David Eaves: I’m less worried about the war piece. When governments go to war, it’s a different political environment and questions of transparency – particularly if it could help an enemy combatant – become more difficult to assess. Instead I would focus on laying the foundation for what will happen in Ukraine after the war and to think about if and how data could create value for them. 

On the legislation piece, it would be interesting to ask it directly to the access information community. There was open data legislation passed in the United States. It would be great to being evaluating it impact.

Again, I think the standards are much more interesting and compelling, especially where they create value. There has been a lot of thought put into the strings that come with public money today. If you get public money, that has to come with public benefit and public value. There should be open data elements to any policy paper that whatever government is trying to get approved. That would help monitor and create more transparency and accountability, as well as competition.
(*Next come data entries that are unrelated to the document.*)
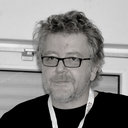 Stephane Krebs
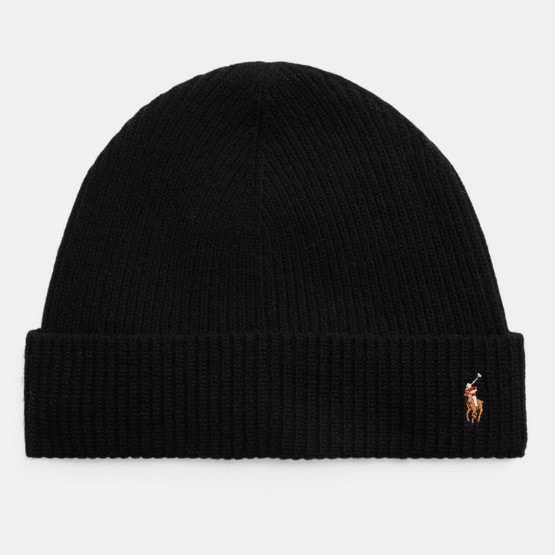 Polo Ralph Lauren Polo Σκούφος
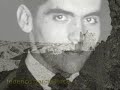 pablo neruda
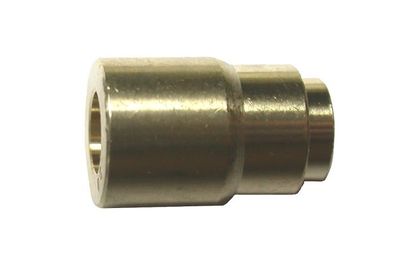 Schwimmernadelventil-Sitz HON CB750/900 Bj. 78-79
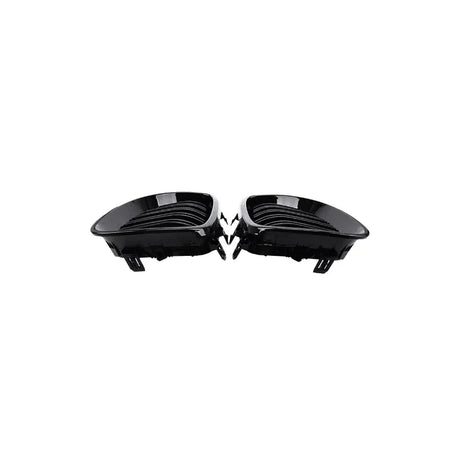 set-2-grile-capota-pentru-bmw-seria-5-e60-e61-2003-2010-negru-lucios-4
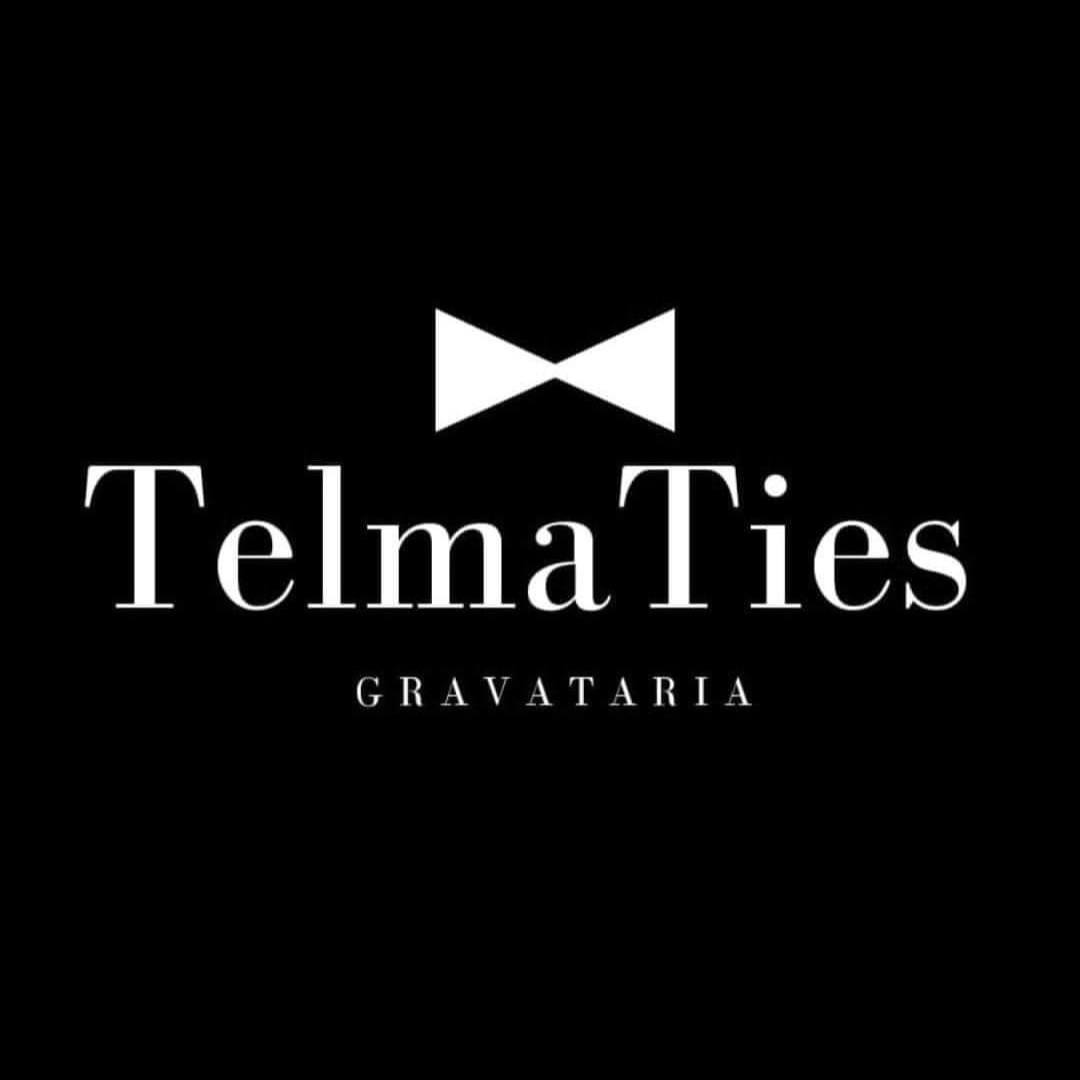 Telma Ties Gravataria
For me, a great example of the success of this logic has been scientific publishing. Many governments now stipulate that funded scientific research must be published in open journals. Prior, these public dollars were actually ending up creating private and proprietary content, restricting a public good that the public dollars were supposed to be creating. That’s not right.

There are some incredible things happening tough. I don’t know if you are familiar with the eGov Foundation in India. They’re basically creating an API schema for every government activity. The goal in India is to make it available to anyone who produces something with the public interest: a schema for reporting a problem, another for a parking ticket, one for everything. Their intention is that every vendor’s system will be interoperable because the inputs and outputs of those systems are all schematized. They’re in 1,500 cities already…
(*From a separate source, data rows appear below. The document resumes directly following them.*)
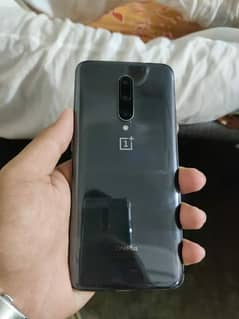 OnePlus 7pro
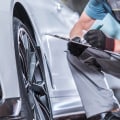 Does Aftermarket Car Filters Void Your Warranty?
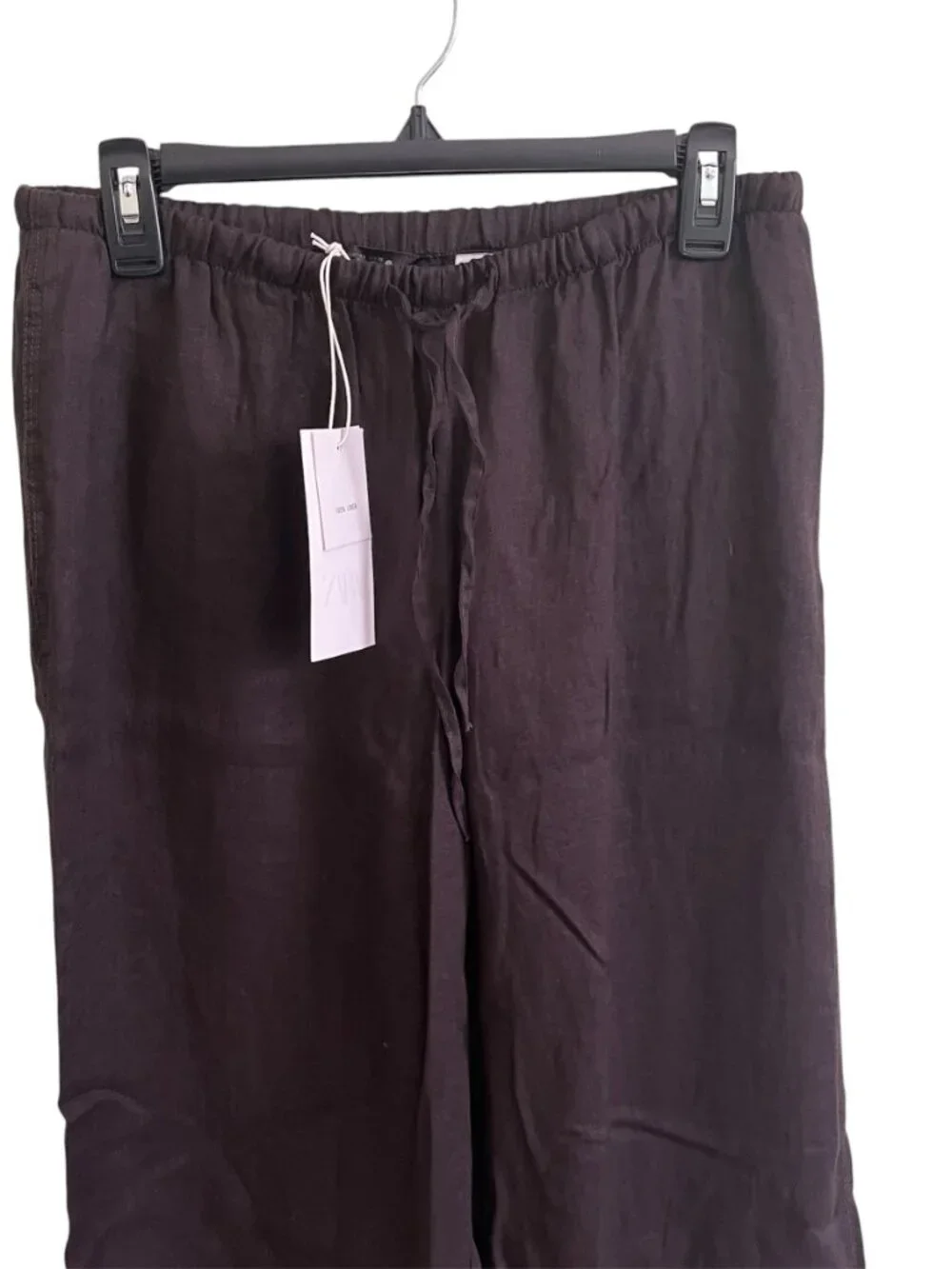 Zara brand new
Renata Ávila: When you combine open with scalability, then the impact is widespread, of course. 

Lucas Pretti: That’s also a great case for Frictionless, one of OKFN’s main projects today trying to make data more interoperable. That’s exactly the point. 

David Eaves: That’s great to hear. I think we should be interoperability and openness are both critical – different, but critical.
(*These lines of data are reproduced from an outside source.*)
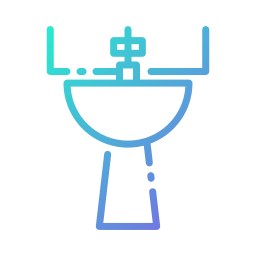 Sink icon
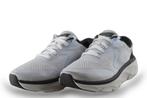 Skechers Sneakers in maat 38 Wit | 10% extra korting, Skechers, Verzenden, Wit, Sneakers of Gympen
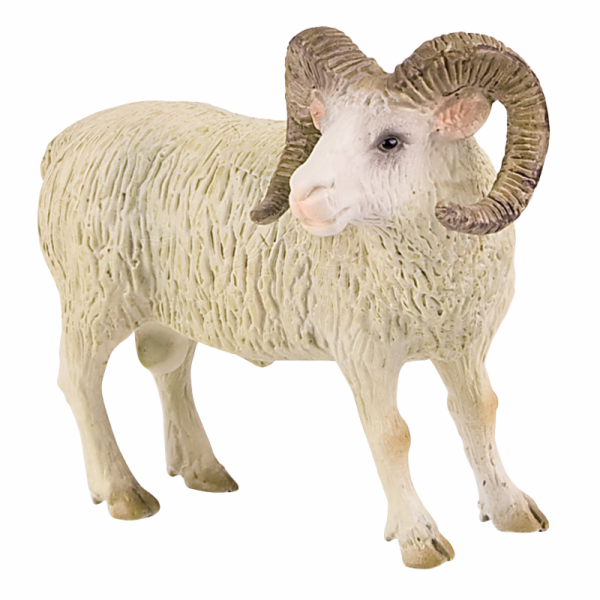 Bullyland 62290 - Beran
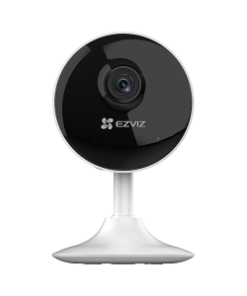 EZViz - C1C- B Indoor Internet Camera 1080P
Nikesh Balami: I would like to follow up on something you said earlier, when you mentioned the different types of open data initiatives, and how they evolved over time. Is there any initiative that you have been closely following recently, and that you think people in the open data community should know about? In other words, what are your favourite open data projects?

David Eaves: You’re probably familiar with the Open Up South Africa team. They have a whole range of projects. I like to show the Municipal Money project to my students as an interesting example. Again, how much is it used? I don’t know. I can imagine it’s used a lot by government officials, and journalists. But is it used by ordinary citizens? Probably not that much. Should it be? I’m not certain – I think the project is hugely valuable even without adoption by a lot of everyday citizens.  

Getting back to the Municipal Money project, I think it’s great and opens the way for many questions. How can that website be scaled? How to make this port available in Brazil, for example? How do we figure out a sustainability model for this site? Maybe the way is to find a funder with a truly global view, start with a small grant and pick some countries we care more about, or where this is more urgent at a local level.

Oleg Lavrovsky: I have a final thought to share, not actually a question. While we were talking, I set up an Open Collective project to try to encourage David to get back to writing. Please have a look. Hopefully, this can get you back to expand this exact kind of wise and forward-thinking discussion that we’re having today. Let’s not stop here.

David Eaves: I would love to actually just troll through my blog and find a whole bunch of old pieces and assemble them together. It would probably inspire a whole bunch of new thoughts about how they need to be updated and rethought. That would be a great project. Thank you for that!